A few things readers who send letters need to know

August 24, 2005|by BOB MAGINNIS

Every now and then, it's good to remind letter-writers of a few of the rules that we have to ensure that the debate remains civil and that writers and The Herald-Mail stay out of legal trouble. Here are a few:

- A long time ago, we asked readers who never wrote to tell us why they didn't share their thoughts in print. The answer: Because they didn't want to be called "stupid" or "idiot" in the newspaper.

And so we began asking those replying to other writers to argue about ideas without getting personal.

Recently someone submitted a letter referring to "right-wing nut jobs." When I replied that such would be unacceptable, the letter came back referring to that same group as "right-wing wackos."

We're not going to print such language. This is America, not Bosnia, and we are not yet so factionalized that we have to deny any respect to those with whom we disagree.


Think of it this way: If making your point requires getting personal, perhaps your argument wasn't that strong to begin with. Most letter-writers are smart enough to debate without getting nasty in the process.

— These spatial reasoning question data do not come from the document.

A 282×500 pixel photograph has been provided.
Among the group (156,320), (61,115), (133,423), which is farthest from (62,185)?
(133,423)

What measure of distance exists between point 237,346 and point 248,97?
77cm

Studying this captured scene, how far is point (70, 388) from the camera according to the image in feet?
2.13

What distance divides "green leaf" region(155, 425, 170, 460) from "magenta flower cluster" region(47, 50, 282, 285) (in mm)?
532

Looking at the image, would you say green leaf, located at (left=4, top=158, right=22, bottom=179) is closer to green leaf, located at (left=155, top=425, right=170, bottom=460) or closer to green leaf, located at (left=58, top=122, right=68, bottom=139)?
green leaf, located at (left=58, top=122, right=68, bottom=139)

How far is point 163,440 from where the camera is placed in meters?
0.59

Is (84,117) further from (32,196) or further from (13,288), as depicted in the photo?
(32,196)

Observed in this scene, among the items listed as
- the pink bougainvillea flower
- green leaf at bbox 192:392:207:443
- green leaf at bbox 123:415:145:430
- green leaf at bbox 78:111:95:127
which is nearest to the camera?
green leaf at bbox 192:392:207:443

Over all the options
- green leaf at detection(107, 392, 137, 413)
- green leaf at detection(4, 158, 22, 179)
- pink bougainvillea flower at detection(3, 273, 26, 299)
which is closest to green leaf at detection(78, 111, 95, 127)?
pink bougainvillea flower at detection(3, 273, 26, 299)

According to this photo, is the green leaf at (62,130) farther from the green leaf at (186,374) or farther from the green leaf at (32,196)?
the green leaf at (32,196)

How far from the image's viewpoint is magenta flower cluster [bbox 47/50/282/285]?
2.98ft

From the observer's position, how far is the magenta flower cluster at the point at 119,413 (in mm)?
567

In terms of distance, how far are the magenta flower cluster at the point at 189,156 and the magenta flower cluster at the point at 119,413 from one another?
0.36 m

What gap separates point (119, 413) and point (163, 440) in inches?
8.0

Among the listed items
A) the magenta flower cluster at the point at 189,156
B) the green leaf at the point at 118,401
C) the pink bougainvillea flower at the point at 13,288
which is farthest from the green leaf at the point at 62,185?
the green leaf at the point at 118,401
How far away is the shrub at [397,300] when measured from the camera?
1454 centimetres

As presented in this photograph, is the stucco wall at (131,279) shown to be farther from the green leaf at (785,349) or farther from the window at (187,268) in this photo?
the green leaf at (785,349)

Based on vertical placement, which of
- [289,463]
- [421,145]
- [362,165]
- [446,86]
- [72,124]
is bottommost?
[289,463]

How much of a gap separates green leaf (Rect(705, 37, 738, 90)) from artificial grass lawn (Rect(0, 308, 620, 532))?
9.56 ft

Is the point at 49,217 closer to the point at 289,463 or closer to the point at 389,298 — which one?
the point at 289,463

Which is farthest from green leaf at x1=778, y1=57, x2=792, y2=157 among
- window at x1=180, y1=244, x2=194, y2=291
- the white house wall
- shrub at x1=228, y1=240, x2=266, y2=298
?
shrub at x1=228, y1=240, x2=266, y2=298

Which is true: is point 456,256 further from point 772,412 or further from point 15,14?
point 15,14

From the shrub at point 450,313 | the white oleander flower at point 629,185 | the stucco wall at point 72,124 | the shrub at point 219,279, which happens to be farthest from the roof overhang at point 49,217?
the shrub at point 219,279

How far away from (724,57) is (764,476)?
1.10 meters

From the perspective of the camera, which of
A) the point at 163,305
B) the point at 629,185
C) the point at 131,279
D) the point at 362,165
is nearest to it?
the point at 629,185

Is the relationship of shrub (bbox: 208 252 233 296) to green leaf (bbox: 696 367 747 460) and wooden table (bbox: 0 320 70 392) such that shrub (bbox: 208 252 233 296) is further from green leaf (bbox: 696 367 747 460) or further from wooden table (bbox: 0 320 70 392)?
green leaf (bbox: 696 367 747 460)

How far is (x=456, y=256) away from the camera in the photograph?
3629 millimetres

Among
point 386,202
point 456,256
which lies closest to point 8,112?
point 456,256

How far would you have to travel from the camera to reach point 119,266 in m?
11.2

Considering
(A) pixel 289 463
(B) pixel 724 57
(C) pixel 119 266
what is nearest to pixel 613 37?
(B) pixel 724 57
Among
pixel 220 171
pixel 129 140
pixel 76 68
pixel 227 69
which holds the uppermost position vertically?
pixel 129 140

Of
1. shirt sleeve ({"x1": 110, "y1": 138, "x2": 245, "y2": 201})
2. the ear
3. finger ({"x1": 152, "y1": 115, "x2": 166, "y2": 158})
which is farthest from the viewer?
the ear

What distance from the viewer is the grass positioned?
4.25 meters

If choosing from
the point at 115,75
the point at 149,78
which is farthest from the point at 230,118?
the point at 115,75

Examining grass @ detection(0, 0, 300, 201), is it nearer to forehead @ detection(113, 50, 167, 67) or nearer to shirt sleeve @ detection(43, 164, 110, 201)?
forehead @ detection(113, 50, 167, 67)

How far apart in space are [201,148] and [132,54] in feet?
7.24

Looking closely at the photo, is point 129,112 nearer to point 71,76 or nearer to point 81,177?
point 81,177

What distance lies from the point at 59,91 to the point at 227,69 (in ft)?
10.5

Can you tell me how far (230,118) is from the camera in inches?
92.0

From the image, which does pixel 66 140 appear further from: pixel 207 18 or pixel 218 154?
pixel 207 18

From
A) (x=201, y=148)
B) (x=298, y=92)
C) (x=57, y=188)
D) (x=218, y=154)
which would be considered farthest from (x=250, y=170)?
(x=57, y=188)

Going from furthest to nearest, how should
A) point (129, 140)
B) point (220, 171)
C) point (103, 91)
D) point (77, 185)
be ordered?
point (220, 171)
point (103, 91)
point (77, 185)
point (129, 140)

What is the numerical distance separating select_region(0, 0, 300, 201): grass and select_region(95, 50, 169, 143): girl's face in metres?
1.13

- There is a difference between an opinion and an account of the facts. Opinions we can print, but not accounts of the facts that we can't verify.

Here's the example I often use: If I say that County Commissioner Joe Smith has a voice that grates on my ear, that's an opinion, because what irritates me may seem perfectly fine to you.

If, however, I say that Commissioner Smith kicks his dog every day, before we print a letter stating that, we're going to need a disinterested witness, or preferably, a citation of the commissioner by the Humane Society.

- The same goes for disputes between retailers and consumers. In the past year, I've had people write about items such as an automobile that, seemed, from their description, like the proverbial "lemon."

But unless a civil suit is filed on such a matter, bringing it into the public record, such things are private disputes.

I suggest that people involved in such matters seek help from the consumer protection division of the attorney general's office in whichever state they live. Sometimes the prospect of spending a lot of time dealing with state officials is enough to push the merchant or dealer to find a way to settle the claim.

- We need all writers' names, addresses and phone numbers on letters to the editor, even though we will only print your name and the general area in which you live.

That information allows us to check with you, should something be unclear. On a controversial letter, we will also check to make sure that someone else isn't signing your name to their argument.

- If we have to send your letter to our legal counsel for review, in most cases some simple revisions can produce something that we can publish. We do this because we are not lawyers and it is for your protection as well as ours.

- Research indicates that shorter letters are better read than long ones, which is why we ask readers not to exceed 250 words. Printing too many long letters means other letter-writers must wait longer to see their opinions in print.

- After several back-and-forth letters on a topic, we reserve the right to declare that there is nothing new left to say and that we're going to move on to other issues.

We have a limited amount of space and after a thorough discussion over, for example, which version of the Ten Commandments is the best one, we're going to move on.

- If a political group or another kind of organization asks you to send us a form letter, our rule is this: The first one will be printed, while others will be returned with the notation that if the writer can express that same thought in his or her own words, we'll use it.

Political organizations are becoming more sophisticated, setting up Web sites to which readers can go and select certain phrases for inclusion in their our letters.

The National Conference of Editorial Writers calls this stuff "turf" and encourages editors to ask readers to submit letters that they've written themselves.

That does not mean that research isn't allowed. Just please use your own words and identify your sources when necessary.

- Unrelated to the above, but important nonetheless: In our recent letter-writing contest involving the giveaway of U.S. flags, if you were identified as a winner and can arrange to pick up your flag, that would be helpful. If not, I'll get it to you eventually, but making arrangements to do that takes time.